**Metin Parçası**
<<<<

BİR MİLLETİN FİKİR ATEŞİ: HÜSEYİNZADE ALİ TURAN BEY

Turk DEGS
Yazan: Turk DEGS
4 Dk. Okuma
4 Dk. Okuma

Türk tarihininde bazı isimler vardır ki, onların sözleri bir dönemin değil; bütün çağlarda yankılanmıştır. Hüseyinzade Ali Turan da bu büyük mütefekkirlerden biridir. Azerbaycan’dan Osmanlı’ya, İstanbul’dan bütün Türk dünyasına uzanan hayatı ve fikirleriyle o, milletimizin yolunu aydınlatan öncü bir meşale olmuştur.

>>>>

**Alıştırmalar**
**1)** Hüseyinzade Ali Turan hakkındaki metinden "Türk tarihininde bazı" ifadesinden "bir meşale olmuştur." ifadesine kadar uzanan bölümü hiçbir değişiklik yapmadan çıkarın.
**2)** Hüseyinzade Ali Turan hakkındaki metnin devamını, son cümleden sonra gelecek şekilde yazın.

**Sağlanan Veriler**
<<<<

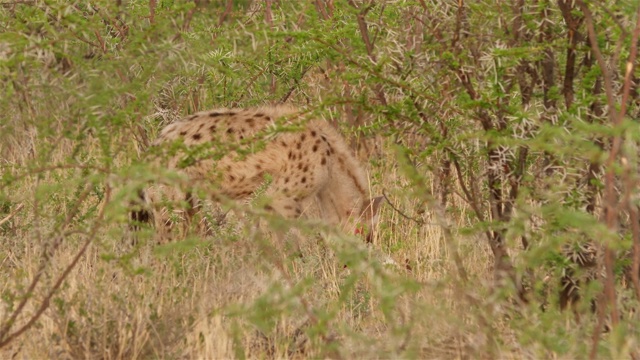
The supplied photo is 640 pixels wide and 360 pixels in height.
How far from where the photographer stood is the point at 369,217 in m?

>>>>

**Alıştırma Sonuçları**
**1)**
Türk tarihininde bazı isimler vardır ki, onların sözleri bir dönemin değil; bütün çağlarda yankılanmıştır. Hüseyinzade Ali Turan da bu büyük mütefekkirlerden biridir. Azerbaycan’dan Osmanlı’ya, İstanbul’dan bütün Türk dünyasına uzanan hayatı ve fikirleriyle o, milletimizin yolunu aydınlatan öncü bir meşale olmuştur.

**2)**
1864 yılında Azerbaycan’ın Salyan şehrinde dünyaya gelen Ali Bey, küçük yaşlardan itibaren ilimle yoğrulmuştur. İlk tahsilini memleketinde tamamladıktan sonra Tiflis Gimnazyumu’nda devam etmiştir. Daha sonra İstanbul’a gelerek Mekteb-i Tıbbiye-i Şahane’de yükseköğrenim görmüştür. Tıpta eğitim alması, onun “doktor” kimliğiyle anılmasını sağlamış ancak esasen o, bir hekimden çok daha fazlası olmuştur. Tıp tahsili boyunca Osmanlı aydınlarıyla tanışmış, dönemin fikir atmosferinden etkilenmiştir. Batı’nın ilmini öğrenirken, aynı zamanda Türk ve İslâm dünyasının geri kalış sebeplerini sorgulamaya başlamıştır. Bu yıllarda zihninde “millete nasıl hizmet edebilirim?” sorusu büyük bir yer tutmuştur.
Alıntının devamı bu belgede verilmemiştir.